| name | model-release-briefing |
| description | Use when a new Anthropic model is released and the user wants a personalized briefing and hands-on tutorial. Use when the user says "new model released", "walk me through the release", "briefing on Claude X", or invokes /model-release-briefing. |
| user-invocable | true |
| argument-hint | <model-name> <path-to-source-docs> |
Model Release Briefing
Generate a personalized briefing and hands-on tutorial for a new Anthropic model release. Six phases, executed sequentially. Each phase must complete before the next begins.
Phase 1: Ingest Source Materials
Read all files at the provided path ($ARGUMENTS[1], or ask the user). Accept blog posts, transcripts, summaries, prompt templates, changelogs, release notes. Build a comprehensive picture of every change in the release.
Phase 2: Gather User Context
Check conversation history and memory files for user context. If insufficient, ask these 4 intake questions and wait for answers before proceeding:
- What is your role? (developer, PM, researcher, etc.)
- How do you primarily use Claude? (coding, writing, analysis, agents, etc.)
- Which Claude products do you use? (API, Claude.ai, Claude Code, etc.)
- What is your most common AI workflow?
Phase 3: Generate Personalized Briefing
Using briefing-reference-template.md, walk through every category of changes. For each item: what it is, what it does in practice, why it matters to this specific user. Structure:
- Open with "What Matters Most for You" - top 3-4 changes ranked by impact for their role/workflow
- Walk through all categories - skip nothing, but weight detail by relevance
- Close with "Practical Takeaways" - 3-7 actionable items they can do today
Phase 4: Identify Tutorial Features
From the briefing, select the 3-5 features with highest practical impact for this user's workflows.
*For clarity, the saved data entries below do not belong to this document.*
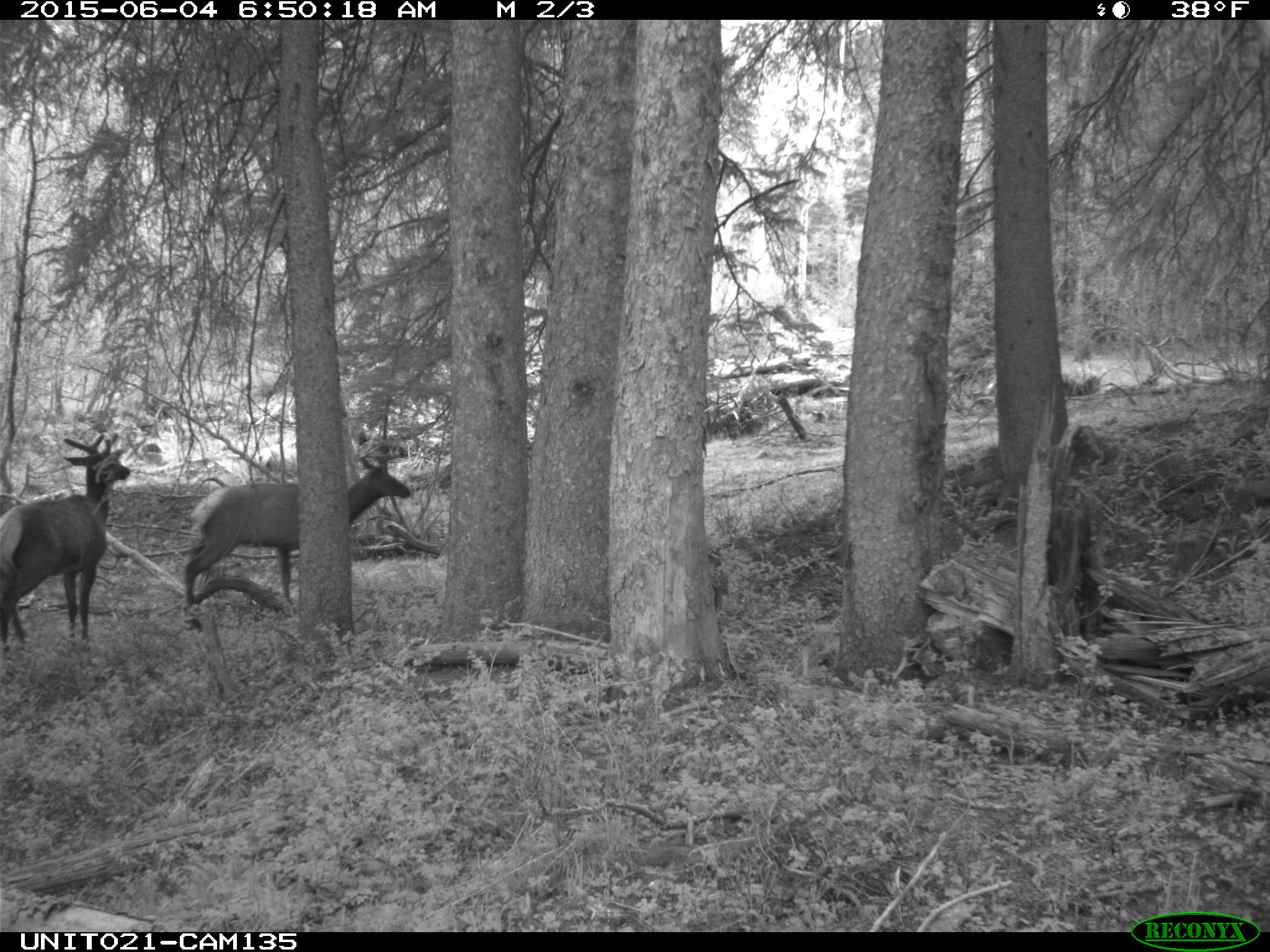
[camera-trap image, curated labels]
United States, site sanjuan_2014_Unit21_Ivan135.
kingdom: Animalia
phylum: Chordata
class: Mammalia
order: Artiodactyla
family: Cervidae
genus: Cervus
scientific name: Cervus elaphus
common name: red deer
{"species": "Cervus elaphus (red deer)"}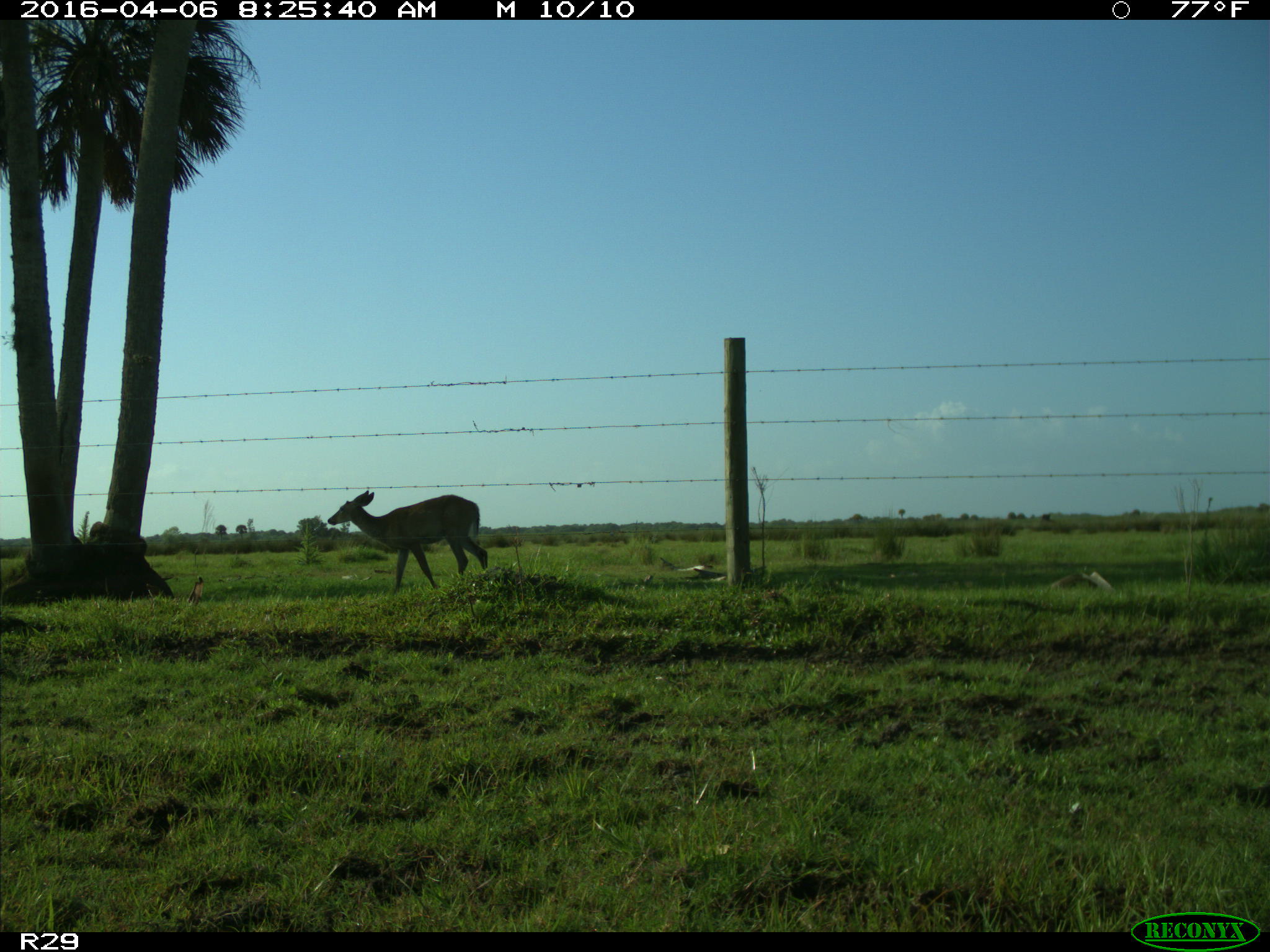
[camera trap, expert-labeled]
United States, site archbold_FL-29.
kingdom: Animalia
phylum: Chordata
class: Mammalia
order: Artiodactyla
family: Cervidae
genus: Odocoileus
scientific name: Odocoileus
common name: deer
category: unidentified deer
Present the selection to the user and get confirmation before proceeding.
Phase 5: Create Self-Contained Tutorial
Using tutorial-structure.md, generate a hands-on tutorial. Requirements:
- Global prerequisites section (tools, subscriptions, CLI versions)
- Per-feature prerequisites (SDK versions, env vars, feature flags)
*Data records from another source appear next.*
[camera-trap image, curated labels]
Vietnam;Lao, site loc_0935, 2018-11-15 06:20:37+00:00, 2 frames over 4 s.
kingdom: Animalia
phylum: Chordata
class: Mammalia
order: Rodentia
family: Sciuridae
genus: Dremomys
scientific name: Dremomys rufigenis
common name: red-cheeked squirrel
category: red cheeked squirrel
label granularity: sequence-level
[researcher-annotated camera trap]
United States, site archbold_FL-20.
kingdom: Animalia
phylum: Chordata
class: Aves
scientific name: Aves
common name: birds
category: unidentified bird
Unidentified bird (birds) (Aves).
- Step-by-step exercises with working code
- Verification steps for each exercise
- Zero reliance on external docs - everything needed is inline
Phase 6: Verification Pass (Non-Negotiable)
For every feature flag, config value, API parameter, and setup step in the tutorial:
- Fetch the official documentation (docs.anthropic.com, relevant SDK docs)
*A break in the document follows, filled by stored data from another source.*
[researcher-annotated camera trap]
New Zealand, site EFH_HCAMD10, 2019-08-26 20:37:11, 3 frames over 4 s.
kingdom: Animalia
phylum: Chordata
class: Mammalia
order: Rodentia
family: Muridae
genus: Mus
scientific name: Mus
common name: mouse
- Verify each claim against the source
- Fix any discrepancies before presenting to the user
Use verification-checklist.md as the verification guide. Do not skip this phase.
Lessons Learned
These are real errors caught in previous runs. Keep them in mind throughout:
- Features may be disabled by default. Example: agent teams required an env var (
CLAUDE_CODE_ENABLE_TEAMS=1) not mentioned in blog posts. Always check for opt-in requirements.
- API parameters change between model versions. Example:
budget_tokens for extended thinking was deprecated in favor of token_count with type: "adaptive". Always verify parameter names and types.
- SDK versions matter. New parameters often require the latest SDK version. Pin and document the minimum version.
- "Max" effort levels may be model-exclusive. Some settings (like
thinking: {"type": "enabled", "budget_tokens": "max"}) only work on specific models.
- Subagent vs. agent team confusion is real. Always include a clear comparison table when both concepts exist.
- Blog posts and summaries contain errors. Never rely solely on marketing materials. Always verify against official API docs and changelogs.